As Colbert explained, Triumph—voiced by Robert Smigel—is a “bipartisan puppy” due to both Republicans and Democrats having agreed to speak with him across a two-day shoot. Per the host, Triumph and the team shot for two days in congressional offices across the street from the Capitol building, meaning they had gone through security clearance.
While handling matters of “last-minute puppetry and jokey make-’em-ups” in a hallway on Thursday night, Triumph and the crew were “approached and detained” by Capitol police. From Colbert’s perspective, all involved were simply doing their jobs, including the involved officers and the Late Show crew.
Stephen talks about last week's non-surrection. pic.twitter.com/6dwPxQfGdG
— The Late Show (@colbertlateshow) June 21, 2022
“My staffers were detained, processed, and released,” he said Monday. “A very unpleasant experience for my staff, a lot of paperwork for the Capitol police. But a fairly simple story until the next night when a couple of the TV people started claiming that my puppet squad had, quote, ‘committed insurrection at the U.S. Capitol building.’”

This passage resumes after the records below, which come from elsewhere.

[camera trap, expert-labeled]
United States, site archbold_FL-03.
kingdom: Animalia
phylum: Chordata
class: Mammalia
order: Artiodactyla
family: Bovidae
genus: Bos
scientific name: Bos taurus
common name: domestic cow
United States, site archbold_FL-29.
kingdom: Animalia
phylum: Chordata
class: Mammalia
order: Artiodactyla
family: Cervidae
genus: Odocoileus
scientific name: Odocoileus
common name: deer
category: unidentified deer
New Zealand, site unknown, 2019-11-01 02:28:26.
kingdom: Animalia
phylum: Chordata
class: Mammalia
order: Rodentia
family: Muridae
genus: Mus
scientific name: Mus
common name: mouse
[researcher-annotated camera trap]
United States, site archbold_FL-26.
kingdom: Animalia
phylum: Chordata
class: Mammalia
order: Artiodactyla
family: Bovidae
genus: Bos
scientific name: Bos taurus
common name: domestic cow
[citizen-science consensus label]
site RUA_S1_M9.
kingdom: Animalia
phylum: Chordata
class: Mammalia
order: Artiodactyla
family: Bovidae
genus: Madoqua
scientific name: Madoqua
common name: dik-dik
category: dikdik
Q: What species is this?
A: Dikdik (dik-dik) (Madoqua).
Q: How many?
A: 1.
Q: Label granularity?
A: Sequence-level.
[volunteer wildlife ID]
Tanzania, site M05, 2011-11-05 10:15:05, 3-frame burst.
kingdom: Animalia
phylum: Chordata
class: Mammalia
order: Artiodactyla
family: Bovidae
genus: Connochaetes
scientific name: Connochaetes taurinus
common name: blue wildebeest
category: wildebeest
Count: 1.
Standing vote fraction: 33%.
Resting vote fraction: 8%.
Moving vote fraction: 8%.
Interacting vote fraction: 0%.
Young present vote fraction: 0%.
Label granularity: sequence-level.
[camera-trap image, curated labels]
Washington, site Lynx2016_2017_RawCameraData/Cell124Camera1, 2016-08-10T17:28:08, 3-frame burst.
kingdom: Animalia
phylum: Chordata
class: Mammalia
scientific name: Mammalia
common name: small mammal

This framing, Colbert succinctly explained, is wrong on multiple fronts. First, the individuals in question were not in the Capitol building. Additionally, what happened is indeed a far cry from an “insurrection,” as the far-right was pushing this weekend.
“An insurrection involves disrupting the lawful actions of congress and howling for the blood of elected leaders, all to prevent the peaceful transfer of power,” Colbert pointed out. “This was first-degree puppetry, this was hijinks with intent to goof, misappropriation of an old Conan bit.”
And while Colbert agreed it’s “predictable” that certain reporting on the arrests went in this direction, he still considers it a “shameful” diminishing of what happened on Jan. 6 of last year.
“Drawing any equivalence between rioters storming our Capitol to prevent the counting of electoral ballots and a cigar-chomping toy dog is a shameful and grotesque insult to the memory of everyone who died,” Colbert said.